Amazon led the way for the tech-heavy Nasdaq, rising more than 5%. The e-commerce titan remains down almost 10% in September, but it has now pieced together two straight days of gains. Cramer said the move back into Amazon, which has been a market leader during the pandemic, is part of rotation into stocks that thrive in a stay-at-home world.
But that success, he cautioned, has its downside for the broader U.S. economy. “Anything they win, any market share they take, does often come at the expense of the brick-and-mortar competition,” he said.
“When you see Amazon flying … I want you to consider it to be creative destruction, the destruction of all the stores that lack convenience, that are stunted by social distancing and that will ultimately fold if they don’t get some help from Washington,” Cramer said.
Cramer said the “contorted economy” is also visible across other areas of the retail landscape. Clothing company Ralph Lauren, for example, closed up more than 5% Tuesday, but it wasn’t an upside move driven by better-than-expected sales or earnings, he said.
“No, they fired 3,700 people, or 15% of their workforce, as the company shifts from a more mall-based company to a more internet-based strategy. Good news for the market, but real bad news if you work for a living,” Cramer said.
In addition to retail, Cramer said the restaurant industry also exemplifies the duality of the economy. He pointed to shares of Chipotle, which rallied 2.3% on Tuesday to $1,234.58 apiece. The fast-casual chain notched an all-time $1,384.46 on Sept. 2, but then moved to the downside most of the month. It has a two-day win streak going now.

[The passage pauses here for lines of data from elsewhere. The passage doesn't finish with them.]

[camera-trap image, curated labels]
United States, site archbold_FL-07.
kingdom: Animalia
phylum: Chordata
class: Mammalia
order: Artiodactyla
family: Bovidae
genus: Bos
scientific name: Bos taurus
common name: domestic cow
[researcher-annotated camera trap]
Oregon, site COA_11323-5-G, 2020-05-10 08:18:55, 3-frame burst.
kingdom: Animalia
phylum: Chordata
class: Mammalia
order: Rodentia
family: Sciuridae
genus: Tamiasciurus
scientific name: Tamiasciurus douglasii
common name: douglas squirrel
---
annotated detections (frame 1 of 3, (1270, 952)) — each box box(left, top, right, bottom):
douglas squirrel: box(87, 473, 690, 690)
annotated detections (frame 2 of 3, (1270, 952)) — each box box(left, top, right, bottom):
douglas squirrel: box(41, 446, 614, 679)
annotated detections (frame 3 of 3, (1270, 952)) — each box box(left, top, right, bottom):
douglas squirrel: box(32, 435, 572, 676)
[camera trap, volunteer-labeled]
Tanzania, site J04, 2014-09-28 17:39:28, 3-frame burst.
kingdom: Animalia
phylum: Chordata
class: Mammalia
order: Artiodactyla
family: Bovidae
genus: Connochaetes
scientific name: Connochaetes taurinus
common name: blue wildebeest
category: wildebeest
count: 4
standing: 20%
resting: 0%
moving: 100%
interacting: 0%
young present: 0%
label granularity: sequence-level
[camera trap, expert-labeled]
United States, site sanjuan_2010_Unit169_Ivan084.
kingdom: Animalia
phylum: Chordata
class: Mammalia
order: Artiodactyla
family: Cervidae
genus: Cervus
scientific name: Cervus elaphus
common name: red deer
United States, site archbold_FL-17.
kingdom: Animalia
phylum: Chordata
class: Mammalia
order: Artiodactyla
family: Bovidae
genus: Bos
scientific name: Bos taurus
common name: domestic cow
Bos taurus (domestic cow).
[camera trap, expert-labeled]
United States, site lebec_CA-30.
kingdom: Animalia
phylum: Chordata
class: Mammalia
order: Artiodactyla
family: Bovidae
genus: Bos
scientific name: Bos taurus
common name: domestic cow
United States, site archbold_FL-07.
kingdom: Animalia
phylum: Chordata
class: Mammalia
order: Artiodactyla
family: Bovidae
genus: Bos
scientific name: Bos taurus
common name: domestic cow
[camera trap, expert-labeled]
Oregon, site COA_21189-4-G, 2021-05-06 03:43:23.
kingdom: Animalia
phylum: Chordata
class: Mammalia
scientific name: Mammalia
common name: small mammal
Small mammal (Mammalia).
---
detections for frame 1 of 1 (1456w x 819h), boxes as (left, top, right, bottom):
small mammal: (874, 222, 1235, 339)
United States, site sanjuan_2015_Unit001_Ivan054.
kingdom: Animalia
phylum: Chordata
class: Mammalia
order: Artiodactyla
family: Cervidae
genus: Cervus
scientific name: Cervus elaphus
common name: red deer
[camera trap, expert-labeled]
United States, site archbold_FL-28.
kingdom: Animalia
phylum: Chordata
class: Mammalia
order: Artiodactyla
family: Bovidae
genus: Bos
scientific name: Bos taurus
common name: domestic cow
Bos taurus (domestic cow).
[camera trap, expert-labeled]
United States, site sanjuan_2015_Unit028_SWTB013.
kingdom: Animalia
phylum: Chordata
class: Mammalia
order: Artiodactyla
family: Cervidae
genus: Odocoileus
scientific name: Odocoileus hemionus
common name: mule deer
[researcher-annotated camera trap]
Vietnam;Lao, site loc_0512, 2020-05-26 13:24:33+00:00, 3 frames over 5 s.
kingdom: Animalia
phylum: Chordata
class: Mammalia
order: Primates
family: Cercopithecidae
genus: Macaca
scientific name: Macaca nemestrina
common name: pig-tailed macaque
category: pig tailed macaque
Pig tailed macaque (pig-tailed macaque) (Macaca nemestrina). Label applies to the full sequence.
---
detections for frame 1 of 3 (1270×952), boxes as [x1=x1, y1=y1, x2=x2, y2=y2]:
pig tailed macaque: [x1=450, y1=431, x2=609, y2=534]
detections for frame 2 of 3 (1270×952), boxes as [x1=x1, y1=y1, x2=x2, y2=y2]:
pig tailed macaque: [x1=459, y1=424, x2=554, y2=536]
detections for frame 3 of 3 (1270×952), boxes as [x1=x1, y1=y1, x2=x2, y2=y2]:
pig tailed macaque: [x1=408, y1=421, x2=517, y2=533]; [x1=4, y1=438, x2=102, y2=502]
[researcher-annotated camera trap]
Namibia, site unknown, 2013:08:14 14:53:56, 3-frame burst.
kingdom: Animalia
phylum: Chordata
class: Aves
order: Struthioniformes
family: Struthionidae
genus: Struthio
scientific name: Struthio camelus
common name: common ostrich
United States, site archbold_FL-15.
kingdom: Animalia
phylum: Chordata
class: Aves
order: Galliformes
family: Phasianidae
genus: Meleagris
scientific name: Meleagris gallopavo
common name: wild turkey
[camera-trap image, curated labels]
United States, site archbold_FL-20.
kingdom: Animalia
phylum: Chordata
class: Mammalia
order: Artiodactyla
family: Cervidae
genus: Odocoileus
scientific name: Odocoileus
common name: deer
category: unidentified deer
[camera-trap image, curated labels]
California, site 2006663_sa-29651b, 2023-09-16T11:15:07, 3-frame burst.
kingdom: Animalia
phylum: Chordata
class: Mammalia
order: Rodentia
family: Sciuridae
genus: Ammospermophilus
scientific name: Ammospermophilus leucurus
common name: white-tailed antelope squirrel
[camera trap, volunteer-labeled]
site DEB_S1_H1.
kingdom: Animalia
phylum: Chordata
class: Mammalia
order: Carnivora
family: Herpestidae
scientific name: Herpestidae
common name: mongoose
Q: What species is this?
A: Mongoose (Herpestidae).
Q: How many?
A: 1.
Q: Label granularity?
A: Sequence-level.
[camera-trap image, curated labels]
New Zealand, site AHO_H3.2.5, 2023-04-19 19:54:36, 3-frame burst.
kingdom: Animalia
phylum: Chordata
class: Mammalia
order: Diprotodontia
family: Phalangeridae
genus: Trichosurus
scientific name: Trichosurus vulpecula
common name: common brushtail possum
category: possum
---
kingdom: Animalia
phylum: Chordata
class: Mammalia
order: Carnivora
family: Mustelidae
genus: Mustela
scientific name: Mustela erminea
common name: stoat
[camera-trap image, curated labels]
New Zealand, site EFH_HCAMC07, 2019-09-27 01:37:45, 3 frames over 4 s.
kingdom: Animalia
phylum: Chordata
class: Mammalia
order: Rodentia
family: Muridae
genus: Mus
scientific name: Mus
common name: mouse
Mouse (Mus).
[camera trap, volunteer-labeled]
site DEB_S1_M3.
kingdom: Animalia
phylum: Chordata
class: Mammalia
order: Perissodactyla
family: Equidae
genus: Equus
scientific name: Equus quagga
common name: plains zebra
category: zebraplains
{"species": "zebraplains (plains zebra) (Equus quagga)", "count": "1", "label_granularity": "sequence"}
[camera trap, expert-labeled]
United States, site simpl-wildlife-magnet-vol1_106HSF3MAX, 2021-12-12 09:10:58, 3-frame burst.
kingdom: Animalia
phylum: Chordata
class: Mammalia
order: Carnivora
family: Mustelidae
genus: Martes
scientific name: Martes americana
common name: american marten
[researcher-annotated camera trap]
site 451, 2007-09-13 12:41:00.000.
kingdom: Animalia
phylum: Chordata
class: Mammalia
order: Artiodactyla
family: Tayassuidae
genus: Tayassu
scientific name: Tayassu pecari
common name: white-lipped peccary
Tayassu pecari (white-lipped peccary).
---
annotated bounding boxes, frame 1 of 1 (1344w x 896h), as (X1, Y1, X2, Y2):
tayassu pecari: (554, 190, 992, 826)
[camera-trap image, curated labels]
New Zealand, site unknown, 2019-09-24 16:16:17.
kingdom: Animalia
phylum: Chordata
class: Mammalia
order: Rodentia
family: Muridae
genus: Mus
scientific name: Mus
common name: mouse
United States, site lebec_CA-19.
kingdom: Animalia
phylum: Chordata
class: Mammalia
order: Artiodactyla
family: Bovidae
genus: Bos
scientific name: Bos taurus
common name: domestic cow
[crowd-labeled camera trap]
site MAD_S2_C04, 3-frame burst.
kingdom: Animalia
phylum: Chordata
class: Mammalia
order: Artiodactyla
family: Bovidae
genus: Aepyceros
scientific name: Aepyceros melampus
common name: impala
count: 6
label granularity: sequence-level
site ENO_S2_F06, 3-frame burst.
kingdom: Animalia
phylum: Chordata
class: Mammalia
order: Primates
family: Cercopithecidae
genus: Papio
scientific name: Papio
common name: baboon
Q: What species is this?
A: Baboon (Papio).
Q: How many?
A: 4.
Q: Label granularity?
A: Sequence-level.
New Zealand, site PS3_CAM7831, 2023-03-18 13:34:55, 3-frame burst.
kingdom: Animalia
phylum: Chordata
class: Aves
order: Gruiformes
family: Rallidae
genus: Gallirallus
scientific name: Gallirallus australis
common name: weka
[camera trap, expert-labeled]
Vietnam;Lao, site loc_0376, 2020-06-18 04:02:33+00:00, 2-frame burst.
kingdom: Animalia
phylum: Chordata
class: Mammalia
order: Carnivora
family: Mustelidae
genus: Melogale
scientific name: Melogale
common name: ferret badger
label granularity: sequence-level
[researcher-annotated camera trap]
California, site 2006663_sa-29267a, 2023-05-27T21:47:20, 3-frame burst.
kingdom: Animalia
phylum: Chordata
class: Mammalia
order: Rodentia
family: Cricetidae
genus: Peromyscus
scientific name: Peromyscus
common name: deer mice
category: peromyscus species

“[Chipotle] has a fantastic strategy for takeout and delivery. Forget indoor dining, they’re making roughly the same amount of money as they did pre-pandemic, thanks to their Chipotlanes,” he said. “They’re getting big breaks on rent because landlords desperately need to keep tenants who can actually pay.”
But the struggling side of the restaurant business is found in the bankruptcy filing of Sizzler, a 62-year-old steakhouse chain, Cramer said.
“Sure, there are some smaller restaurants that can still compete, but you just wait until it gets cold and windy outside. With no outdoor dining and heavily restricted indoor dining, most of this industry will be sadly out of luck,” said Cramer, himself a small restaurant owner.
On Tuesday, there also was strength in the market in software companies that benefit from a longer period of remote work, such as Docusign and Zoom Video, according to Cramer. The stocks gained 3.47% and 5.15%, respectively.
“This is the new normal until we get a vaccine. Every time we try to reopen, the virus comes right back,” Cramer said, meaning there will continue to be considerable pain across the U.S. economy.
But, he added, “you can’t see it from the stock market, which has more winners than losers on a day like today. That’s because the losers are too small to be public, and that’s who the government needs to be ready to protect as it gets cold and the weak, by no fault of their own, can’t make it through to the promised vaccine land.”
Disclosure: Cramer’s charitable trust owns shares of Amazon.